Text for analysis ▸
Germany’s Federal Research Minister, Anja Karliczek, is launching a 6G research initiative that will run until 2025.
The Minister told the German newspaper Handelsblatt, “We have to think about the day after tomorrow and help shape new key technologies and standards in communication technologies right from the start.
“With 6G, data is transmitted more than 100 times faster than with 5G – with great advantages for mobile communication for every single person, but also for our industry and agriculture. If you want to develop all potential, you can’t avoid 6G.”
Karliczek mentioned the potential of extended reality, in which people can be streamed and projected in real time in 3D at very high resolution, via mobile devices or into rooms.
She said, “This opens up new possibilities for collaboration over a distance, not only in everyday office life, but also in production.” Also, it opens new doors for remote treatment for medical care.
The Minister said the only way to realise the potential of 6G is through massive investments: “This is the only way we can strengthen the technological sovereignty of Germany and Europe in the long term. We don’t want to be dependent on others in the future”
This was a reference to the ongoing debacle regarding Huawei and security concerns about its 5G network equipment which have led to it being banned from 5G networks in a number of countries, although not an outright ban in Germany.
European sovereignty of home-grown technology is an increasingly popular theme.
The EU also launched a 6G initiative in January, Hexa-X, with 25 founding partners led by Nokia with Ericsson acting as technical manager.
From Germany, the companies Siemens and Intel as well as the Technical Universities of Kaiserslautern and Dresden are involved in Hexa-X, and the network is to be developed with the European Commission – unlike 5G.
The Commission is providing €900 million and with investment from the participating countries, the total should amount to at least €1.8 billion, which in turn is expected to trigger investments of around €10 billion in Europe.
The Free State of Bavaria also launched a small 6G project in March, Thinknet 6G, which is intended to bring the state’s stakeholders together. The State Minister for Economic Affairs is providing funding of €5 million to 2023. Nokia, whose German headquarters are in Munich, will manage the project.

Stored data
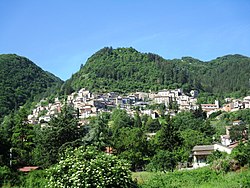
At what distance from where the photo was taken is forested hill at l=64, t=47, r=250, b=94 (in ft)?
478

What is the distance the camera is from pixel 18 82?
459ft

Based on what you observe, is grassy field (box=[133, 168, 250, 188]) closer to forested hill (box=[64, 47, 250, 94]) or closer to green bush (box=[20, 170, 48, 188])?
green bush (box=[20, 170, 48, 188])

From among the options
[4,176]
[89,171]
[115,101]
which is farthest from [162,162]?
[115,101]

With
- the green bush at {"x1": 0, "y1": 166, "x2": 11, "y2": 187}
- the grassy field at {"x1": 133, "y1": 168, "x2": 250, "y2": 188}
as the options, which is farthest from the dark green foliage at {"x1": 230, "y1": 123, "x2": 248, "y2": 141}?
the green bush at {"x1": 0, "y1": 166, "x2": 11, "y2": 187}

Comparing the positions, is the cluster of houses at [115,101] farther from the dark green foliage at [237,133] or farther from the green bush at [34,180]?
the green bush at [34,180]

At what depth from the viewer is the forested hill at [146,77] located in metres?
146

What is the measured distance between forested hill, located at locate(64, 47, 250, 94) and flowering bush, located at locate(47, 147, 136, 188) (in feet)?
415

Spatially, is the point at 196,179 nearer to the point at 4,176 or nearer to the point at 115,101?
the point at 4,176

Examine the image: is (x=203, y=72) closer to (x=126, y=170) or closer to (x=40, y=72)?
(x=40, y=72)

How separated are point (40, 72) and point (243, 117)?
374ft

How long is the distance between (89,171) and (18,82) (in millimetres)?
135167

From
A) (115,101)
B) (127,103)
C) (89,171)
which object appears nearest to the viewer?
(89,171)

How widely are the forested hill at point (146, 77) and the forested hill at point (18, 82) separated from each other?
15.5 meters

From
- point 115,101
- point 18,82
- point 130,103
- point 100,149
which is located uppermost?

Work required ▸ Echo the passage from the article on Germany's 6G research initiative, beginning with "The EU also" and continuing through "billion in Europe.".

Solution to the problem ▸
The EU also launched a 6G initiative in January, Hexa-X, with 25 founding partners led by Nokia with Ericsson acting as technical manager.
From Germany, the companies Siemens and Intel as well as the Technical Universities of Kaiserslautern and Dresden are involved in Hexa-X, and the network is to be developed with the European Commission – unlike 5G.
The Commission is providing €900 million and with investment from the participating countries, the total should amount to at least €1.8 billion, which in turn is expected to trigger investments of around €10 billion in Europe.